_SELECTED PASSAGE_:
John 10.1-10 21 April 2008
“WHERE GOD SET UP HOUSE”
Has something ever happened to you that you felt deeply compelled to talk about but lacked the words to describe? Maybe the marriage of a child or the death of a parent; the moving from a beloved home to another or the last child moving out. My trip to Israel is like that. I must speak, having been struck dumb. Thank you for your support of my trip, your prayers along the way, and your interest today.
Having stood at the intersection between Europe, Asia, and Africa, having stood where past and future meet, having entered the gap between that which is most sacred and most profane on God’s earth, having visited the place where heaven and hell touch, I am newly aware of how little I know about anything. But my life has changed and my perspective is forever altered for having been led out there. I usually don’t work in the three-point sermons of my childhood, except for today.
First, the most helpful part of going to the Holy Land is simply seeing the Bible’s geography. I can’t convey the deep impression it made. Have you ever stared at the colored maps in the back of your Bible, trying to sort them out? Well, my eyes glazed over just like yours. But having been, the maps can now help remind me of the Temple Mount in Jerusalem, sticking out like the chin on God’s face.
Having been, I can see the cliffs of Gerasa rising above the Sea of Galilee where Jesus cast out the demons tormenting the demoniac tending his herd of swine. Having been, I can see the pools of Bethsaida with its porticoes where Jesus bid a lame man to rise and angered the religious leaders. Having been, I can see what Luke meant by the “hill country of Judea” where Mary ventured to visit E-lizabeth when they were pregnant with Jesus and John the Baptist, respectively.
The impact of finding yourself in faith-filled places like these is dramatic. Jerusalem, for example, is all hills and valleys. Until you walk and drive them, getting lost and then found, no map makes much sense. But once you do this, it seems as much a town as it does a city (yes, surely one large, complex town).
You get a sense of the sides of town, Palestinian and Jewish, the neighborhoods, emanating from the quarters of the Old City, Arab, Christian, Jewish, Orthodox. You walk around a corner or pass under a threshold and--look out--you’re trans-ported from one empire to another, one era to another and one reality to another. Having been, I can see how Jesus crossed the Kidron Valley, up to the Mount of Olives, before his arrest in the Garden of Gethsemane. It all flows from hill to hill.
When we finally left Jerusalem, our excellent guide Henry played a trick on us. He mentioned we would pause at a lookout just off the highway that was maybe worth pausing over. But we didn’t notice that with one large hill we had passed from the springtime green of Jerusalem’s semi-arid heights to the stark dry desert wilderness below, frequented by nomads tending their flocks, like John ch. ten. We turned a corner and it hit us: the deep limestone valleys and the desert rock mountains spreading into the distance. It was at once forbidding and inviting. The whole bus gasped in unison. This is where Jesus was tested in the wilderness.

_SOURCE DATA_:
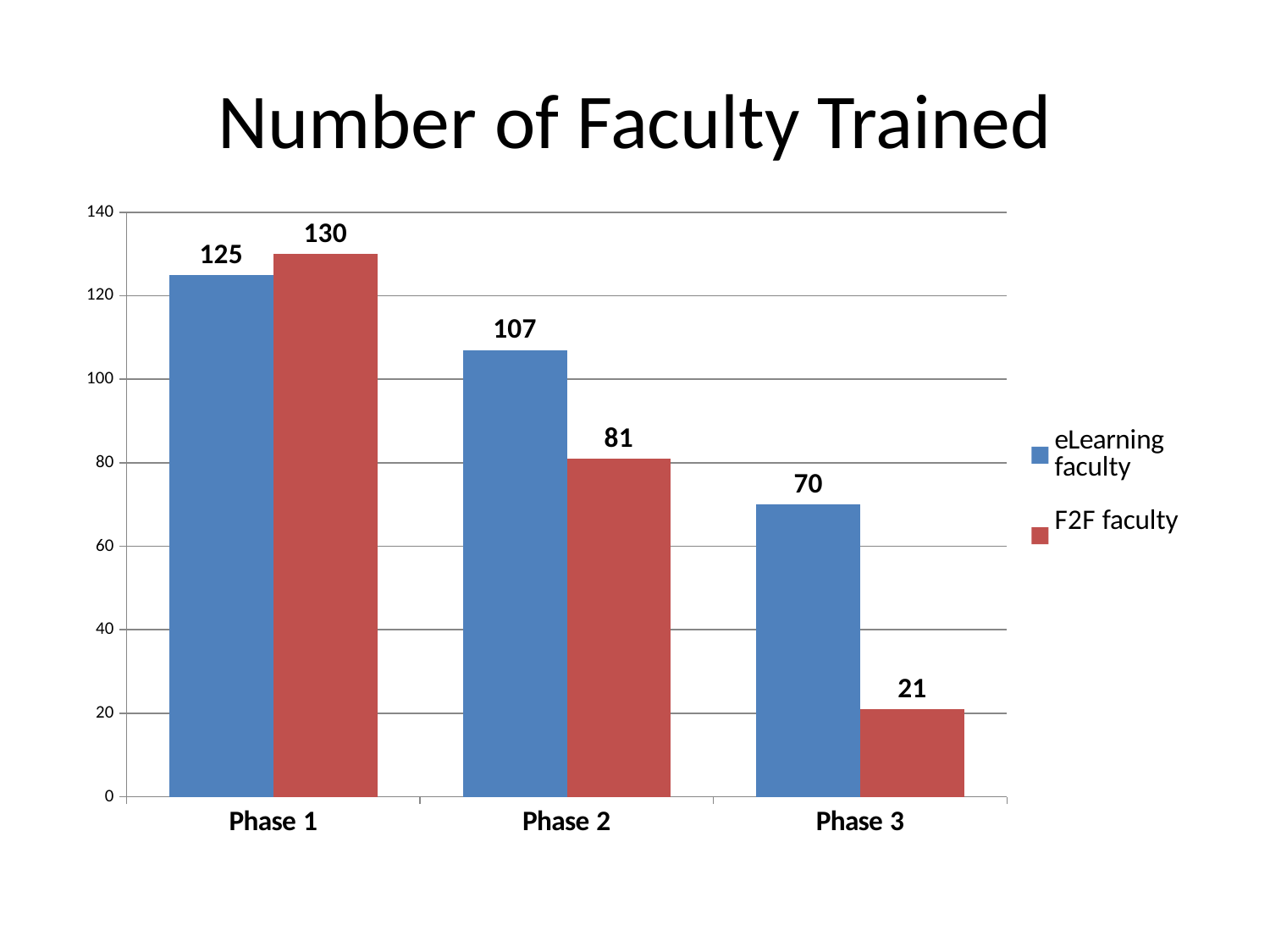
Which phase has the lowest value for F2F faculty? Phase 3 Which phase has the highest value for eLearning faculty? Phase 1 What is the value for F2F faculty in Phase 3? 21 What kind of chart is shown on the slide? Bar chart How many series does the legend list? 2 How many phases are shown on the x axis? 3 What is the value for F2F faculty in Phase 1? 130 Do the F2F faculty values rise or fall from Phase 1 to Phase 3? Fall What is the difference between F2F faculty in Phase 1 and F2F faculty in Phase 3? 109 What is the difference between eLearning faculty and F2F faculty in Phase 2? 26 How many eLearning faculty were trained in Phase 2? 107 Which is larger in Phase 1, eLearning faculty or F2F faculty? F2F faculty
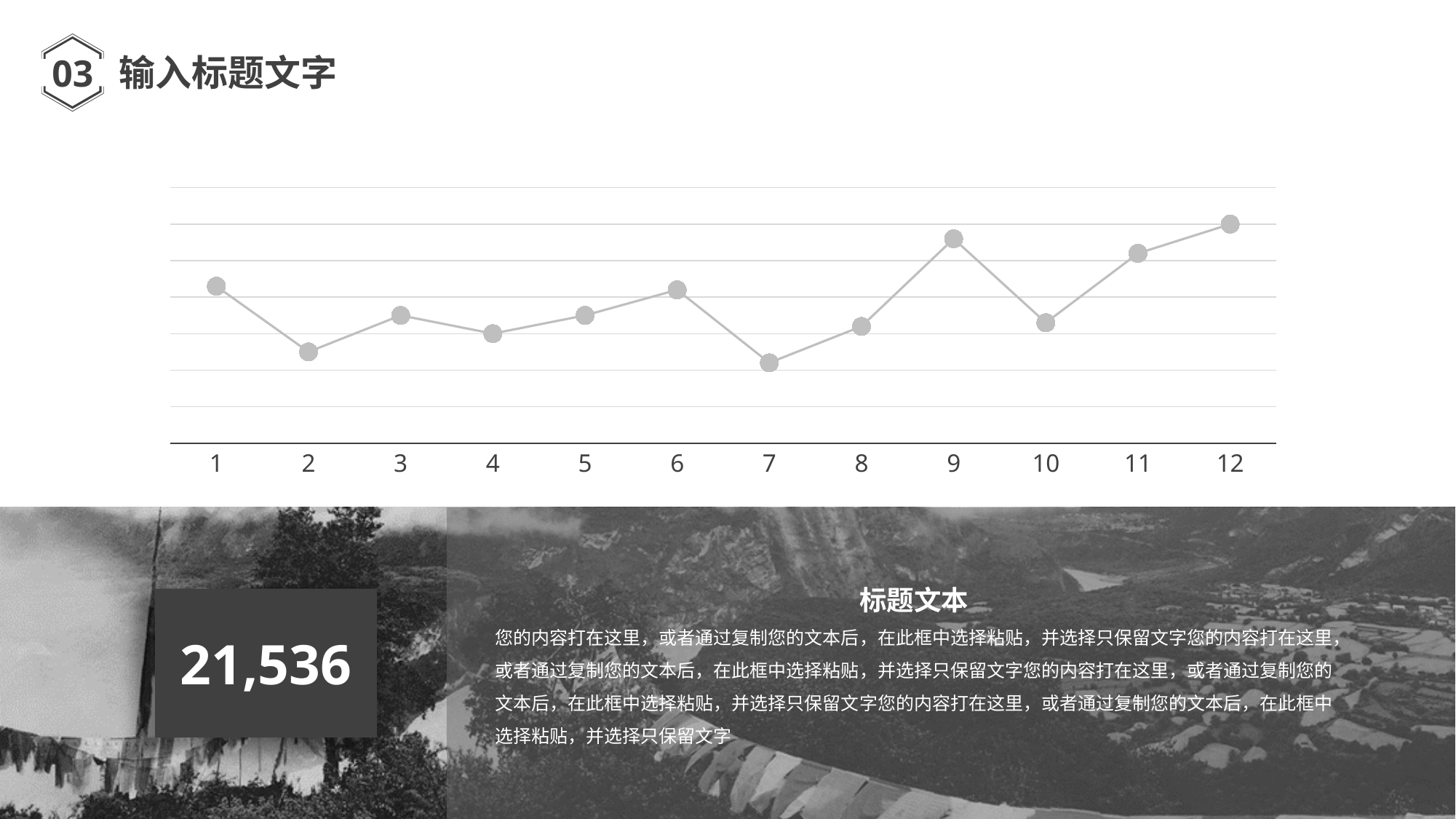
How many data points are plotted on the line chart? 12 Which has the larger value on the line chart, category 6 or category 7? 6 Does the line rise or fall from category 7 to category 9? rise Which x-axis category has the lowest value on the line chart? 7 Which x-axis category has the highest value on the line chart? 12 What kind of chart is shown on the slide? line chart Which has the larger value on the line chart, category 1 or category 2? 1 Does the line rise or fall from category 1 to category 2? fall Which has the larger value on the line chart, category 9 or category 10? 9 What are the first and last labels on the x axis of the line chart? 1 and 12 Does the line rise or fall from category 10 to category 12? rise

_INSTRUCTION A_: In the sermon, what was the name of the guide who led the group out of Jerusalem?
_INSTRUCTION B_: Repeat the part of the sermon starting at "John 10.1-10 21" and ending at "your interest today.".
The data that comes after the sermon is separate material.

_REPLY A_: Henry

_REPLY B_:
John 10.1-10 21 April 2008
“WHERE GOD SET UP HOUSE”
Has something ever happened to you that you felt deeply compelled to talk about but lacked the words to describe? Maybe the marriage of a child or the death of a parent; the moving from a beloved home to another or the last child moving out. My trip to Israel is like that. I must speak, having been struck dumb. Thank you for your support of my trip, your prayers along the way, and your interest today.